In brief, Dorne started life at the bottom, further burdened by ill health. Nevertheless, he was driven to succeed, a task made easier by his ability to draw.

Dorne had the capability to be versatile, and was so at times when that was called for. Still, it seems to me that what he really liked to illustrate were scenes featuring crowds of people or, failing that, a detailed setting. To accomplish this, he made many preliminary studies, the final one being as detailed as the finished illustration but usually lacking color. He was hugely productive in terms of completed assignments, yet found the time and energy to do all this preparatory work. I find it astonishing that he could manage that while being involved with other projects such as the Famous Artists School.

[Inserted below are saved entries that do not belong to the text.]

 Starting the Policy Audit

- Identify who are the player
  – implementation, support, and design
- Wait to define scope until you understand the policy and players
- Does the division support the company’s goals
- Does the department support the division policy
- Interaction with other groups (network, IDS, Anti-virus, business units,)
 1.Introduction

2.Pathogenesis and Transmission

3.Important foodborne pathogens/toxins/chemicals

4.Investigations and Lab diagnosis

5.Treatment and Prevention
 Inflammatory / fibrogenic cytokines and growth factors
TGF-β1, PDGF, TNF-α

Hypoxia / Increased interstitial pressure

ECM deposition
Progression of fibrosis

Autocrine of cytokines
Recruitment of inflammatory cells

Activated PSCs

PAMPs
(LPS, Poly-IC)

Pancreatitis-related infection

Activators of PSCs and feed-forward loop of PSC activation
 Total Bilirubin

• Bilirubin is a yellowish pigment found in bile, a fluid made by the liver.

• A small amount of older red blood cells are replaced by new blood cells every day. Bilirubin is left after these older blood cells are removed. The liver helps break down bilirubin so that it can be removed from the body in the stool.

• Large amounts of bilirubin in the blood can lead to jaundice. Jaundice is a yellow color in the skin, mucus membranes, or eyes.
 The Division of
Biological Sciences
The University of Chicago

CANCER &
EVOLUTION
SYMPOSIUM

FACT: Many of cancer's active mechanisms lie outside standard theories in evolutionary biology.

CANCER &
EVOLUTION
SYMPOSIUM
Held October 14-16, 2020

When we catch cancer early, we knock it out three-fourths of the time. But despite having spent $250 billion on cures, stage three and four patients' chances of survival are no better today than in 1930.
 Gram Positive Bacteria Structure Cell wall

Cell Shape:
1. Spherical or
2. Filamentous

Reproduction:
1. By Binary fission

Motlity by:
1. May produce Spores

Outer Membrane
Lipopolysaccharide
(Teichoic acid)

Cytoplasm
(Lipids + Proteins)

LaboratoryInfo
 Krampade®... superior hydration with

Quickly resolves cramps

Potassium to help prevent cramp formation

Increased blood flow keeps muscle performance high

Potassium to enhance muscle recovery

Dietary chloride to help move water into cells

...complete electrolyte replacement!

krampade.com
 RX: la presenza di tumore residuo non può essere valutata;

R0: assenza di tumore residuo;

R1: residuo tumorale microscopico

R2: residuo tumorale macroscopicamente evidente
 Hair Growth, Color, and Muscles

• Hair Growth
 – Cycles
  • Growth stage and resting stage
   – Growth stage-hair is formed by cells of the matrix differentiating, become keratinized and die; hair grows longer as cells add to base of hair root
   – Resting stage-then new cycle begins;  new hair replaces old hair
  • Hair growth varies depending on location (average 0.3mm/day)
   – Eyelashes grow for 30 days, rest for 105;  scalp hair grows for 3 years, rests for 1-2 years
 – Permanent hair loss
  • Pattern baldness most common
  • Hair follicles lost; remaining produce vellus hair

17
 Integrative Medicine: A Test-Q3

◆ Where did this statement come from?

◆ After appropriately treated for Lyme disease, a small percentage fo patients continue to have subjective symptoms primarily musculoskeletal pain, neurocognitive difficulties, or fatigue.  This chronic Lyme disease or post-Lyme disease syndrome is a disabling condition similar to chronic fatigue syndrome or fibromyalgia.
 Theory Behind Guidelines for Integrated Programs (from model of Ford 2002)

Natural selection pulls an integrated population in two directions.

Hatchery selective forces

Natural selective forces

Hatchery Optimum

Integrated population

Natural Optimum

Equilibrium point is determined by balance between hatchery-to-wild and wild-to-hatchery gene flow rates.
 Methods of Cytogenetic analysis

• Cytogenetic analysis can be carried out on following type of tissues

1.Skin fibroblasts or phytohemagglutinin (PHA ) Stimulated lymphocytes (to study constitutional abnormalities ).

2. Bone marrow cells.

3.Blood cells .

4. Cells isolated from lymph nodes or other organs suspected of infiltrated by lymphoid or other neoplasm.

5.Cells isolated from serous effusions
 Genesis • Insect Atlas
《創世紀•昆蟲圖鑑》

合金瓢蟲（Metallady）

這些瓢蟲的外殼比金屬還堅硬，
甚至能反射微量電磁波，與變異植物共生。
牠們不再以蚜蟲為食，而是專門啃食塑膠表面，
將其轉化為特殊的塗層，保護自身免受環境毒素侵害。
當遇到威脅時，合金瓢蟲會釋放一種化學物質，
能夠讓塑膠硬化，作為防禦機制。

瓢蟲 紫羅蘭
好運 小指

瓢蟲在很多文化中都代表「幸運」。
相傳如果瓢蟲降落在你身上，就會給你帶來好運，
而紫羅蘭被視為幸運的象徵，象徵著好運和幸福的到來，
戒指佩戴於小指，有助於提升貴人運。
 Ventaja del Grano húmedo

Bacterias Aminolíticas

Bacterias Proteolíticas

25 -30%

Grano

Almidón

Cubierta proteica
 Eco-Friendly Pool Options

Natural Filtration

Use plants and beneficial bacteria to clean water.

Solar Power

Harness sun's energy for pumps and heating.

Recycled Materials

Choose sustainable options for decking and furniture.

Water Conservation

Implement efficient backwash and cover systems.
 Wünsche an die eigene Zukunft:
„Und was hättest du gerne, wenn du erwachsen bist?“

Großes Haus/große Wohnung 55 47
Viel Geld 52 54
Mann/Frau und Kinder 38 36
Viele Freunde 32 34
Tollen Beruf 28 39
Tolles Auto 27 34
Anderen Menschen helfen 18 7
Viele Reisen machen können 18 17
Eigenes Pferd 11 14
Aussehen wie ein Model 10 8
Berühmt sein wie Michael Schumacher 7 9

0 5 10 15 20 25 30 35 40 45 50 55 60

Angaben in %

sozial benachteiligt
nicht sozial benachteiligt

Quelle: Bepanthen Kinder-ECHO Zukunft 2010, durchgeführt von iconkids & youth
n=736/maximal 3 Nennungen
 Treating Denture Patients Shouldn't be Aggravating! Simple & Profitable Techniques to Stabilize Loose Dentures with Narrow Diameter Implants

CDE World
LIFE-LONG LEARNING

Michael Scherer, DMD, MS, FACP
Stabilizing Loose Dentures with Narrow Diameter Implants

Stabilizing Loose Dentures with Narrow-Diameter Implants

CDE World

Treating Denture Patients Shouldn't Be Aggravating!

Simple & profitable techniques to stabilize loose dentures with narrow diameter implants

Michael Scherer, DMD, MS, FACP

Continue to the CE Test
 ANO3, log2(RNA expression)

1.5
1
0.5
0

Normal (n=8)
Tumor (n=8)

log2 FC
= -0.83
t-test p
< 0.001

Another characteristic of Dorne's illustration is his tendency to exaggerate body poses and gestures, something in the spirit of Thomas Hart Benton. I will deal with another of his stylistic traits below in the Gallery section.

For a reason I can't define, I'm not generally fond of Dorne's illustrations even though I greatly respect his talent and productivity.

Gallery
Fight scene
Big crowd here.  Note the V composition motif that helps holds the image together.

Bedside scene
Now for some exaggerated poses in the form of craning necks.

Wurlitzer juke box advertisement art
The crowd lurks around the edges here.

Maxwell House Coffee advertisement
Lots of detail plus a crowd of kids in the dining room.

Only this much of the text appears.